--- Source ---
Re: [PATCH] PCI: Reprogram bridge prefetch registers on resume

From: Rafael J. Wysocki
Date: Tue Sep 11 2018 - 05:11:27 EST


On Tuesday, September 11, 2018 5:35:13 AM CEST Daniel Drake wrote:
> I have created https://bugzilla.kernel.org/show_bug.cgi?id=201069 to
> archive the research done so far.
>
> On Fri, Sep 7, 2018 at 11:05 PM, Peter Wu <peter@xxxxxxxxxxxxx> wrote:
> > Windows 10 unconditionally rewrites these registers (BAR, I/O Base +
> > Limit, Memory Base + Limit, etc. from top to bottom), see annotations:
> > https://www.spinics.net/lists/linux-pci/msg75856.html
> >
> > Linux has a generic "restore" operation that works backwards from the
> > end of the PCI config space to the beginning, see
> > pci_restore_config_space. Do you have a dmesg where you see the
> > "restoring config space at offset" messages?
>
> Interesting, I had not spotted this code. The logs for the affected
> bridge on Asus X542UQ:
>
> 0000:00:1c.0: restoring config space at offset 0x3c (was 0x100,
> writing 0x1001ff)
> 0000:00:1c.0: restoring config space at offset 0x24 (was 0x10001,
> writing 0xe1f1d001)
> 0000:00:1c.0: restoring config space at offset 0x20 (was 0x0, writing
> 0xef00ee00)
> 0000:00:1c.0: restoring config space at offset 0xc (was 0x810000,
> writing 0x810010)
> 0000:00:1c.0: restoring config space at offset 0x4 (was 0x100007,
> writing 0x100407)
>
> So it didn't restore 0x28 (the magic register) and also register 0x2c
> (prefetch limit upper 32 bits) because their values were already 0 on
> resume.
>
> https://bugzilla.kernel.org/show_bug.cgi?id=116851#c23 has an
> assertion that Intel recognises this issue and calls for all those
> registers to be restored on resume.
>
> I propose for Linux 4.19 we apply a minimally intrusive change that
> "forcibly" restores dword registers 0x24, 0x28 and 0x2c for PCI
> bridges (regardless of their current value), while retaining the
> existing restore order (high to low) over all registers and doing the
> read-then-maybe-write thing for all of the other regs (per current
> behaviour).

I agree here. It would be good to cover this gap and possibly backport
the fix to "stable".

--- Data extract ---
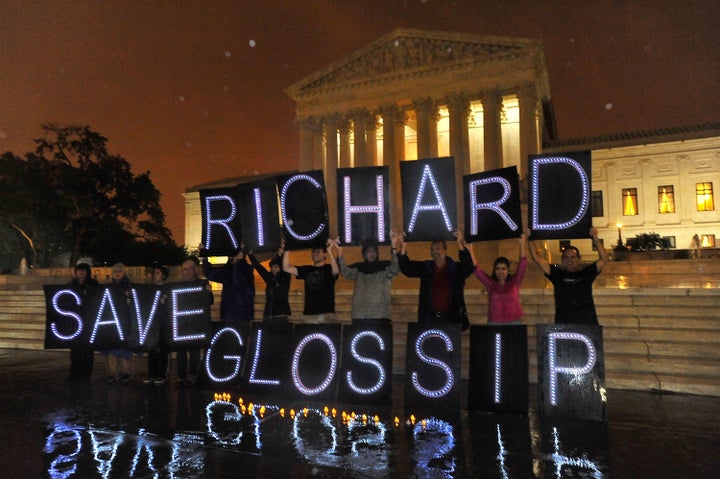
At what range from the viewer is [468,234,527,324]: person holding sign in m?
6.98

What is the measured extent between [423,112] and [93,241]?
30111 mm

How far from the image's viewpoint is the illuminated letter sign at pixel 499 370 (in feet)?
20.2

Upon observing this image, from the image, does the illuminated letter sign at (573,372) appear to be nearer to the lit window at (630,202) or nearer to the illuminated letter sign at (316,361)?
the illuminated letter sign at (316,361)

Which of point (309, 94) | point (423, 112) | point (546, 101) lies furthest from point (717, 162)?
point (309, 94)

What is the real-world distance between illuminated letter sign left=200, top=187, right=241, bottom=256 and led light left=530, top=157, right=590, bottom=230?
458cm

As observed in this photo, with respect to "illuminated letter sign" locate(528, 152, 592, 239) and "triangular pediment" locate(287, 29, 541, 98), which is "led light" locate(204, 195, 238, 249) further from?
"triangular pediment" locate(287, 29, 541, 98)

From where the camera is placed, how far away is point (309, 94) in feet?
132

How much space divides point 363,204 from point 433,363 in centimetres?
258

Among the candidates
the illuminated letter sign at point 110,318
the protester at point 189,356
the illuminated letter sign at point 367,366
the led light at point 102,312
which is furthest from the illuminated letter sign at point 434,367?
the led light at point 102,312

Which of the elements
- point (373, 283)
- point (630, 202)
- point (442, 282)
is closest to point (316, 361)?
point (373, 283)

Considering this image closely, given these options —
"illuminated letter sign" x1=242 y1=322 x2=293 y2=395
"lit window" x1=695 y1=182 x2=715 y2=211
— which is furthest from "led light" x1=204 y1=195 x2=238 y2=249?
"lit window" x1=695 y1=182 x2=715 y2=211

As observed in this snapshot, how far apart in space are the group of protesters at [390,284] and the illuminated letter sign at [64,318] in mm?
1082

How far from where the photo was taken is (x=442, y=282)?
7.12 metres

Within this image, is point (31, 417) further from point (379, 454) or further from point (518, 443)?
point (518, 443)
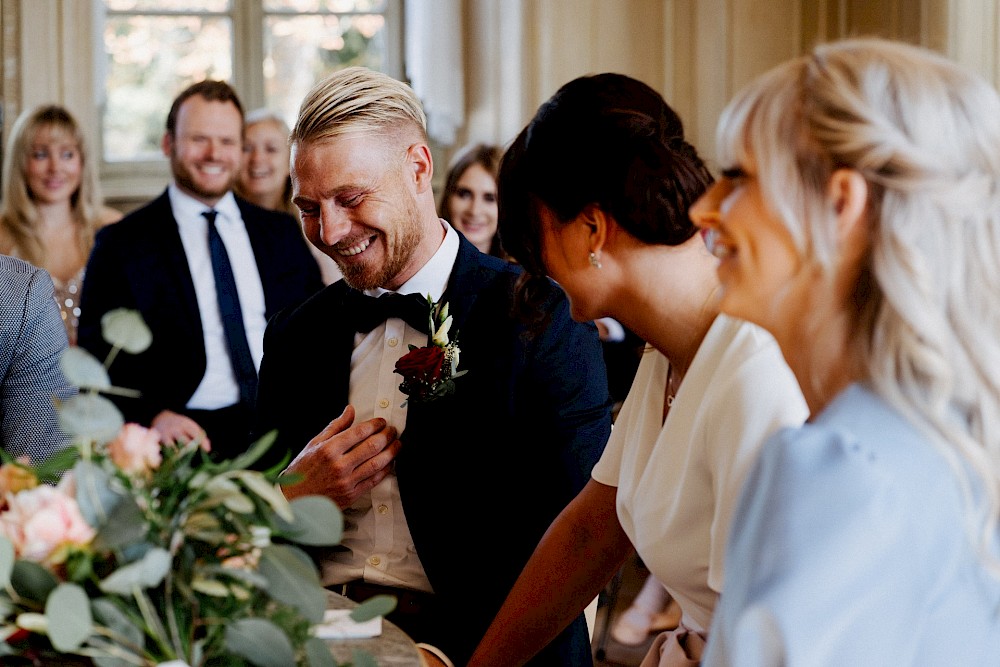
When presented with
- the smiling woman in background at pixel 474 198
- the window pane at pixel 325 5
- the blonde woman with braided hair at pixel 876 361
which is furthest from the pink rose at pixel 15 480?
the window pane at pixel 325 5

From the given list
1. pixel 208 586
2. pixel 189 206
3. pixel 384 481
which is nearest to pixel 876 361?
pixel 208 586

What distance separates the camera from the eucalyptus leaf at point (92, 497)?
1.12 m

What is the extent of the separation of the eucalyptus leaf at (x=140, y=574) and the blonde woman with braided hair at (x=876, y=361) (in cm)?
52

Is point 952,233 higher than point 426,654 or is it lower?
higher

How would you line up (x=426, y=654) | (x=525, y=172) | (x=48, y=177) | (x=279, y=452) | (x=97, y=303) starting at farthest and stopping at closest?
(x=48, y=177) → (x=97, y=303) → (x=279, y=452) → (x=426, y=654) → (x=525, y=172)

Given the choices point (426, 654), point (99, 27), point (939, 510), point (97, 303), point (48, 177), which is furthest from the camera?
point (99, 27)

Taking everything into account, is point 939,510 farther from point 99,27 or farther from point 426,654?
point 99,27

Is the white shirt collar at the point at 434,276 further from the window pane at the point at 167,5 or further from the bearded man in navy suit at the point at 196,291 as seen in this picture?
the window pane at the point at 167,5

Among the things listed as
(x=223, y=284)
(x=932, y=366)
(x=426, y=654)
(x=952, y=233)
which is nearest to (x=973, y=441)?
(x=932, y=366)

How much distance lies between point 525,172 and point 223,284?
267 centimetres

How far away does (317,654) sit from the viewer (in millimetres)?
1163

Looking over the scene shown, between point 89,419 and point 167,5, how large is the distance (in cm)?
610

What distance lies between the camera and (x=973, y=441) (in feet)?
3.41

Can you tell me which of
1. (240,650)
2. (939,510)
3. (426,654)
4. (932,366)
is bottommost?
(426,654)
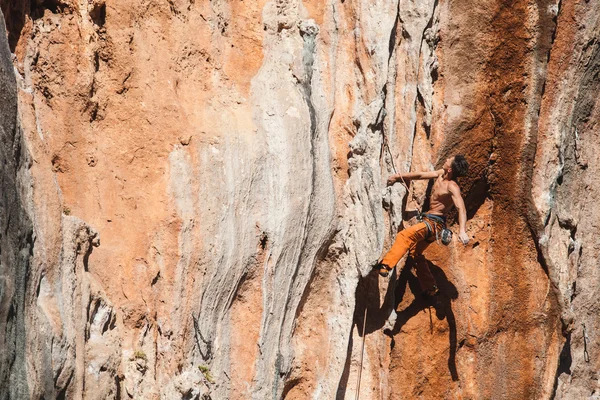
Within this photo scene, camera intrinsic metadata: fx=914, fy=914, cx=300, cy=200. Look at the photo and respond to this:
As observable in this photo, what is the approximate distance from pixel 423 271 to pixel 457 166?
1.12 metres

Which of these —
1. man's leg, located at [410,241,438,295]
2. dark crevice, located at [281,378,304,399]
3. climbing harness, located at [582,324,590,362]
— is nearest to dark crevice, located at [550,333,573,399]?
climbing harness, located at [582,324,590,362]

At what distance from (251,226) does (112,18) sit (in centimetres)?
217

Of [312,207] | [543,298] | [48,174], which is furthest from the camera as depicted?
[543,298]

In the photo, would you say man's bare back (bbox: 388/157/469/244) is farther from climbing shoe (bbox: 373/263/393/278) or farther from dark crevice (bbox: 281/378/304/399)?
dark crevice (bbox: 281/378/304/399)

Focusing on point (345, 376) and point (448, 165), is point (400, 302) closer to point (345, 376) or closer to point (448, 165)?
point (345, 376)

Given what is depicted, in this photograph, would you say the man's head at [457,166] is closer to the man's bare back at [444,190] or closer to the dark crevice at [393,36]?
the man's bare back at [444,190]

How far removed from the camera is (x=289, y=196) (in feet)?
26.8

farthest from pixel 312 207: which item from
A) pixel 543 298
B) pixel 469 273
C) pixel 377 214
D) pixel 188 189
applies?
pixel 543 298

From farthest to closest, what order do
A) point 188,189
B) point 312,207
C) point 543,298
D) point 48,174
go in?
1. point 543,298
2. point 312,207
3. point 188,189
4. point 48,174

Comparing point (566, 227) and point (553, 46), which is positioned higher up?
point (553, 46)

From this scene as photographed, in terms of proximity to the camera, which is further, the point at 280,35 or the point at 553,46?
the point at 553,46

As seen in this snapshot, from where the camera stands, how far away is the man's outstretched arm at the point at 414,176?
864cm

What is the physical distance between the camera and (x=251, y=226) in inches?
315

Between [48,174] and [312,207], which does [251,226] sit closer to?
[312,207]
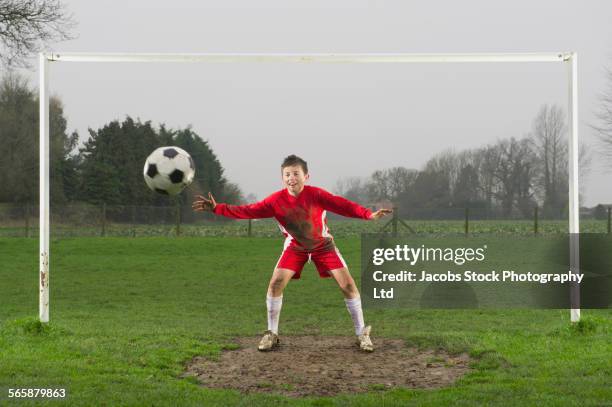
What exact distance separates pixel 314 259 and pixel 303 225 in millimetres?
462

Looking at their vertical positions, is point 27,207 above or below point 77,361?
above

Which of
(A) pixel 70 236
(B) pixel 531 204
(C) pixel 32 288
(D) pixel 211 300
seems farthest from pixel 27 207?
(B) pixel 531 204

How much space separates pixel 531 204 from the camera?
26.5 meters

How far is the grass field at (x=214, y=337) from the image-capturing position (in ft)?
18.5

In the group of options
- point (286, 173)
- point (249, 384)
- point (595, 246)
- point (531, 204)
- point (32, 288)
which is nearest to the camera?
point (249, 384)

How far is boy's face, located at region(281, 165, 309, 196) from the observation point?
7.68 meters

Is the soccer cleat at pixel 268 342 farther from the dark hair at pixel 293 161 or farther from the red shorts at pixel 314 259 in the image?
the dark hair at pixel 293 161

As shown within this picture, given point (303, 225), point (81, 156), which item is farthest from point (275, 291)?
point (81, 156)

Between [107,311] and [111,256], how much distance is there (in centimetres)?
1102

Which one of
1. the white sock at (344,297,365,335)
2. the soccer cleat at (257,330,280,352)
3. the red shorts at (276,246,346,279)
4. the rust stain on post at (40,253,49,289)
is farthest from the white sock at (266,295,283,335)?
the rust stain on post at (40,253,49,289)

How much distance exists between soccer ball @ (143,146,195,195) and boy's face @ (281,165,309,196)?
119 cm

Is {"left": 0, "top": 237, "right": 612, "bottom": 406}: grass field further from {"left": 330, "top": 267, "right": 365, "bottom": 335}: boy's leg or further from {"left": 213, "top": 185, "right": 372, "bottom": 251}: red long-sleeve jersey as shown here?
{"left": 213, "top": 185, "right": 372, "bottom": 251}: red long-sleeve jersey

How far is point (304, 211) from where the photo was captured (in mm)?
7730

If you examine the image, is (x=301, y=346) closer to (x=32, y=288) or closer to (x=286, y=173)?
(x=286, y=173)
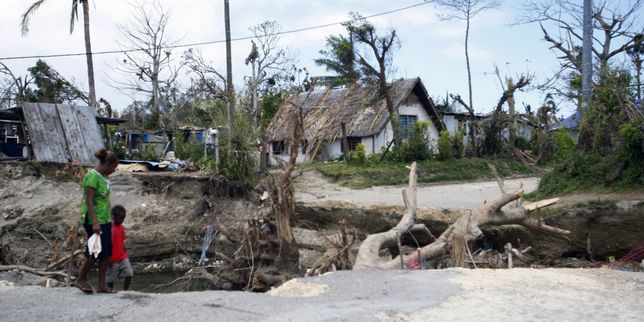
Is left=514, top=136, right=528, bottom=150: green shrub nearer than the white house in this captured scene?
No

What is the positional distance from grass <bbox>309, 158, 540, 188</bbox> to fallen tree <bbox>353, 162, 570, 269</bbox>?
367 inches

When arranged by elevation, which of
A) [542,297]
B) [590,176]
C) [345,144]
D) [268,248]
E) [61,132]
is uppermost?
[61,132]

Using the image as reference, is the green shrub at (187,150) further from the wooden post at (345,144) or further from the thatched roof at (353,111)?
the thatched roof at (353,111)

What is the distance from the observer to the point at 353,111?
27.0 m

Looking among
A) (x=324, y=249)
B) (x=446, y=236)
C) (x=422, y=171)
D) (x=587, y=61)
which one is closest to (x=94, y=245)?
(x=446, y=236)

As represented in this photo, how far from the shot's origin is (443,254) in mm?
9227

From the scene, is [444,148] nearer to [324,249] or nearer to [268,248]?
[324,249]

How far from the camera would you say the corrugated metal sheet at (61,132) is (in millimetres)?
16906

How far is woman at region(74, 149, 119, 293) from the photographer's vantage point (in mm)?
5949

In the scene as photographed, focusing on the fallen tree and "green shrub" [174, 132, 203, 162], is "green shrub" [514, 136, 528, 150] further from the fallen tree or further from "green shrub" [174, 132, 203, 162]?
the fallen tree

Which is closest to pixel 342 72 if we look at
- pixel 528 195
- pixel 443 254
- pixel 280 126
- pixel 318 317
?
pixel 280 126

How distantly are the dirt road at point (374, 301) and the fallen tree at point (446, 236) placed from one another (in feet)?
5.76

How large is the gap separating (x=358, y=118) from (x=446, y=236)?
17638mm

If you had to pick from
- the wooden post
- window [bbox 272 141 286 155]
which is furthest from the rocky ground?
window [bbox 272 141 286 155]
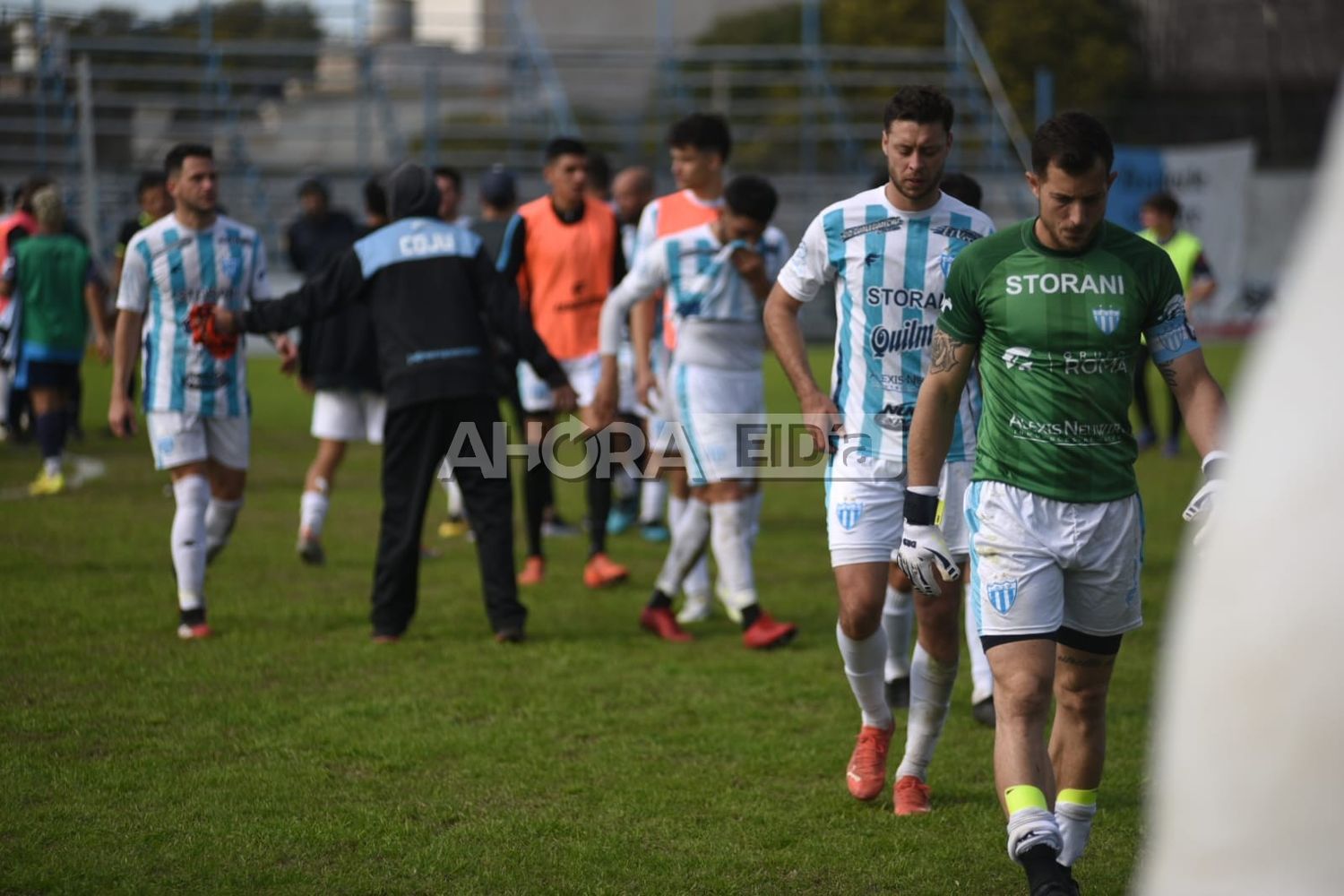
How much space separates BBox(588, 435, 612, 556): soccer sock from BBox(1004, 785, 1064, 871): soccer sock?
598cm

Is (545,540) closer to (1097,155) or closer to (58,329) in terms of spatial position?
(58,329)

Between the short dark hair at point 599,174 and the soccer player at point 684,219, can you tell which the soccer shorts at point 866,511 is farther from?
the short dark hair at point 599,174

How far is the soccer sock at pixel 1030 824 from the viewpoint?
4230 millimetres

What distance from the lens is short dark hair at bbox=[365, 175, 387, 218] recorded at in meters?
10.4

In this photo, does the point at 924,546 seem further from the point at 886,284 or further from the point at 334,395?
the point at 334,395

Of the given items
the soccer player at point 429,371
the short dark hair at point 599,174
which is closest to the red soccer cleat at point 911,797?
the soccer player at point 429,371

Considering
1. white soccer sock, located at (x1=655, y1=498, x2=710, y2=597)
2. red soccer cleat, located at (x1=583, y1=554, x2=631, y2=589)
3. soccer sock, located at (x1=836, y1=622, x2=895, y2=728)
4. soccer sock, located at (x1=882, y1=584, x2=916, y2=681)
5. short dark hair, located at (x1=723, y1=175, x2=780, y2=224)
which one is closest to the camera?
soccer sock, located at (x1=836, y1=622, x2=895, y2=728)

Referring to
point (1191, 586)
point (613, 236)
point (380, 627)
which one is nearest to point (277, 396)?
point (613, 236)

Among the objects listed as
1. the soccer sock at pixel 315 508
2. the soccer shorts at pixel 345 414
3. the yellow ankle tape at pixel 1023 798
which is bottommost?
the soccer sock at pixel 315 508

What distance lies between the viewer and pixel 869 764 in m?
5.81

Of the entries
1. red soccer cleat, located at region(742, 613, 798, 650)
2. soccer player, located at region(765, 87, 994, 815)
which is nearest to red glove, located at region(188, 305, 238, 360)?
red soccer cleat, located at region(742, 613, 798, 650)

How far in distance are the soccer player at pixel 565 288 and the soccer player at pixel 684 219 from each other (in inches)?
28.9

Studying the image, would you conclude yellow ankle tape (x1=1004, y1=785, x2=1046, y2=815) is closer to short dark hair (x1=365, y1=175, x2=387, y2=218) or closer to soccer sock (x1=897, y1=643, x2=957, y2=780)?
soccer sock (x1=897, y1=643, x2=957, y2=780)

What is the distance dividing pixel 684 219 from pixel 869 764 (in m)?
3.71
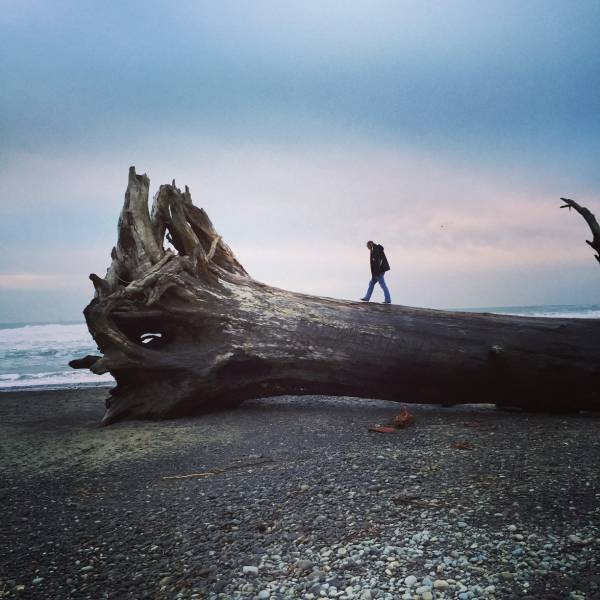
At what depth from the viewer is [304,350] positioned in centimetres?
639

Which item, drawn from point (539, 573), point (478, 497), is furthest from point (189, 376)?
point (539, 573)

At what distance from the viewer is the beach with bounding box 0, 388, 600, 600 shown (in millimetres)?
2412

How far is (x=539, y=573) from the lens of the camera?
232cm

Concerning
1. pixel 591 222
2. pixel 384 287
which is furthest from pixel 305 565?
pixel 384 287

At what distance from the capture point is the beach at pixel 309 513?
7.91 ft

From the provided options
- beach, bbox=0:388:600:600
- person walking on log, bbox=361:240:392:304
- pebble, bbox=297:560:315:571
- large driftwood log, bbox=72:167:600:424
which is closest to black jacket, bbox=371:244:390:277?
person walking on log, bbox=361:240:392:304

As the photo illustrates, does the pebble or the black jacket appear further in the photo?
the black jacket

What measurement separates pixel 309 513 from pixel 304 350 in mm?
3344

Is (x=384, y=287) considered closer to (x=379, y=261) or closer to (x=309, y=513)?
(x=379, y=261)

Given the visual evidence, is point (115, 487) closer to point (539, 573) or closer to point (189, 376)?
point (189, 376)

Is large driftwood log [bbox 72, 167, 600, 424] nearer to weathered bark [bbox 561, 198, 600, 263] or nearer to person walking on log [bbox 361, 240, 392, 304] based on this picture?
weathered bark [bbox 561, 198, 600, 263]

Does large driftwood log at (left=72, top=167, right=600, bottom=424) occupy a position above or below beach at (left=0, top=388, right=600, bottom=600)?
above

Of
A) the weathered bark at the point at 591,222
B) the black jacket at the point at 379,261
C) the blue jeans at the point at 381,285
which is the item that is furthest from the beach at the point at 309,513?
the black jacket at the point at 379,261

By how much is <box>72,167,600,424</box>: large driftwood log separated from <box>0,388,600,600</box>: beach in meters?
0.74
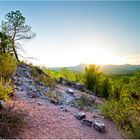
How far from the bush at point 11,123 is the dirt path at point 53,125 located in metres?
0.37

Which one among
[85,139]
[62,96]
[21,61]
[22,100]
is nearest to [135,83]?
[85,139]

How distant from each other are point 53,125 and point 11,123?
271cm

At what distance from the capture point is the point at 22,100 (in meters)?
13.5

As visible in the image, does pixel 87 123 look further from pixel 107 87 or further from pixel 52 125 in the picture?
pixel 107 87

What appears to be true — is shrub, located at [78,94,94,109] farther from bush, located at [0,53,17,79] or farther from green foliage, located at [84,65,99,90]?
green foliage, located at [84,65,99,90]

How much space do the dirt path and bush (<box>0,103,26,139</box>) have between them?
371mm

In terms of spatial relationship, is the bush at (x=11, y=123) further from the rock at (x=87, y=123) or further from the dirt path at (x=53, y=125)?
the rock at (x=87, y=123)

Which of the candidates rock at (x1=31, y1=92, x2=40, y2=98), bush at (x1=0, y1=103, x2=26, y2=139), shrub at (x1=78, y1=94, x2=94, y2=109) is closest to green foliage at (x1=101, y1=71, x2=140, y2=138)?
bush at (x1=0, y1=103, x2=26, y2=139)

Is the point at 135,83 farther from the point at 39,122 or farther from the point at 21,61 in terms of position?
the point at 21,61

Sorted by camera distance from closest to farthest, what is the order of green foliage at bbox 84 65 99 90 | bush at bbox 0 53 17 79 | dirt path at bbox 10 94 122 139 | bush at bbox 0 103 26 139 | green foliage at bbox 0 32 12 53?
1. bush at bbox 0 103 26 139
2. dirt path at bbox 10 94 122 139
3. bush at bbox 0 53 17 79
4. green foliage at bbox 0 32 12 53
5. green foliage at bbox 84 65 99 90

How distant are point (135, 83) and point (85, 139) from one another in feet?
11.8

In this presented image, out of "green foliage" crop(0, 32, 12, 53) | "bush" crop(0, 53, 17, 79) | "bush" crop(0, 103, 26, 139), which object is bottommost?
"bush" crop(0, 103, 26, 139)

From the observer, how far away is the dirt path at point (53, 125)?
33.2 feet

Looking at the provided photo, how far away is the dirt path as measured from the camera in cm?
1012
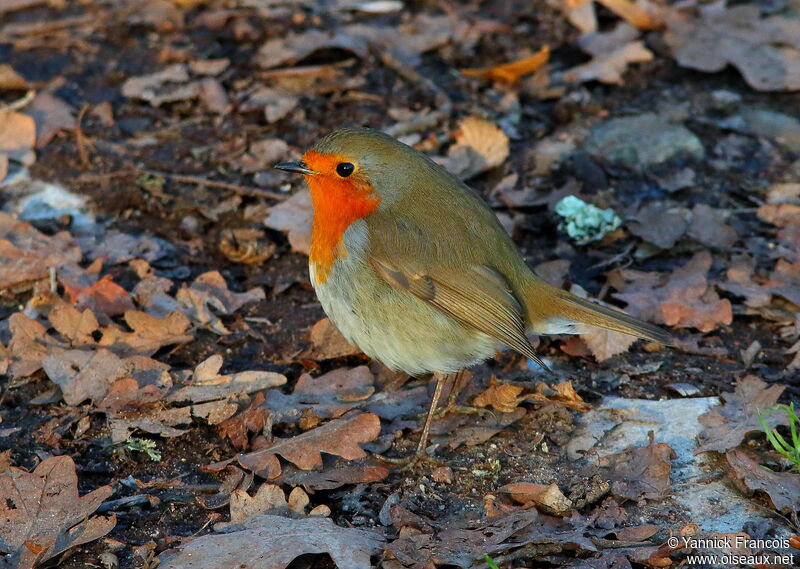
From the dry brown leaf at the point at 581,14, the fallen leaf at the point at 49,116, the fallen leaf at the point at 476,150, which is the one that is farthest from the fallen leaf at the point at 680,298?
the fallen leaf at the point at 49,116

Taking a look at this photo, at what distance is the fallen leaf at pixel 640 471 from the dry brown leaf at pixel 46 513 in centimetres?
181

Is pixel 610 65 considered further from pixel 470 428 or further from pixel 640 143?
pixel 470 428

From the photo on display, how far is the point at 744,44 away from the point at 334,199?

--- Task statement ---
Reproduce word for word the stretch of the PCI patch thread from "From: Rafael J." through "done so far.".

--- Reply ---
From: Rafael J. Wysocki
Date: Tue Sep 11 2018 - 05:11:27 EST


On Tuesday, September 11, 2018 5:35:13 AM CEST Daniel Drake wrote:
> I have created https://bugzilla.kernel.org/show_bug.cgi?id=201069 to
> archive the research done so far.